PIN Instant Pot Refried Beans to try them later!
I first made Instant Pot Refried Beans when I was having extensive house renovations many years ago, and there was more comfort food on the menu than usual during that time. At first I made refried beans in the stovetop pressure cooker, and loved them! Fast forward a few years later, and of course now I would make these perfectly-seasoned refried beans in the Instant Pot!
On the day we took these photos, Kara and I had to sample the beans of course, and we kept commenting about how amazing the refried beans were! And and I ate the leftovers in bean burritos with low-carb tortillas and enjoyed every bite.
If you’ve never made homemade from-scratch refried beans, I hope this recipe for making refried in the Instant Pot will be the recipe that’s going to get you to try them! And refried beans you make from scratch are infinitely more flavorful than the ones that come in a can!
What ingredients do you need?
(This is only a list of ingredients; please scroll down for complete printable recipe. Or if you use the JUMP TO RECIPE link at the top of the page, it will take you directly to the complete recipe.)
- dried pinto beans
- Olive Oil (affiliate link)
- onion
- Minced Garlic (affiliate link)
- diced green chiles (affiliate link)
- salt
- grated cheese
- green onions, for serving (optional)
Why make your own refried beans?
If you’ve only had refried beans from a can, I can’t emphasize enough how there is something completely special about homemade from-scratch refried beans! And I think that’s even more true about this refried beans recipe where the dried beans are cooked in the Instant Pot, then pressure-cooked a second time with onion, garlic, and chiles, and then fried.
What kinds of beans can you use for Instant Pot Refried Beans?
The pinto beans we used are traditional for Mexican refried beans, but this recipe would also be delicious with black beans if you prefer that option.
Are Instant Pot Refried Beans low in carbs?
Refried beans are not super low in carbs, but dried beans are quite high in fiber and you might be surprised that these beans have about 11 net carbs per serving. For me this is something I love enjoy for an occasional treat.
What size Instant Pot did I use?
I use a 6 Quart Instant Pot (affiliate link) for all my Instant Pot Recipes. You can use Instant Pot Recipes to see all my other recipes using the Instant Pot!
Want more options for Refried Beans?
- 10 Amazing Recipes for Instant Pot Refried Beans ~ Slow Cooker or Pressure Cooker
- Instant Pot or Slow Cooker Recipes for Mexican Beans ~ Slow Cooker or Pressure Cooker
Mexican Dishes to serve with refried beans:
Check out 22 Keto Mexican Food Dinners for some tasty Mexican main dishes to serve with your Instant Pot refried beans!
How to Make Instant Pot Refried Beans:
(This is only a summary of the steps for the recipe; please scroll down for complete printable recipe. Or if you use the JUMP TO RECIPE link at the top of the page, it will take you directly to the complete recipe.)
- Use two cups of dried pinto beans; no need to soak them but beans that have been on the shelf or in your pantry for a while will take a little longer to cook.

**Data block**.
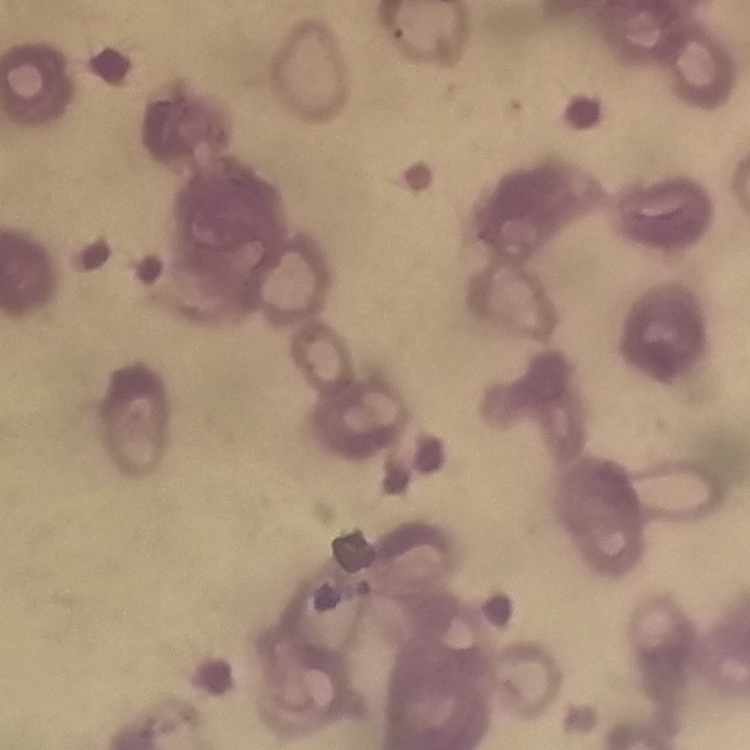

erythrocyte morphology = rouleaux formation
image type = one tile cut from a larger photomicrograph
stain = Field's or Giemsa
preparation = thin blood film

**Challenge**. Return the part of the refried beans text starting at "If you’ve only" and ending at "and then fried.", copied word for word. The lines above are separate material unrelated to the refried beans text.

**Result for this task**.
If you’ve only had refried beans from a can, I can’t emphasize enough how there is something completely special about homemade from-scratch refried beans! And I think that’s even more true about this refried beans recipe where the dried beans are cooked in the Instant Pot, then pressure-cooked a second time with onion, garlic, and chiles, and then fried.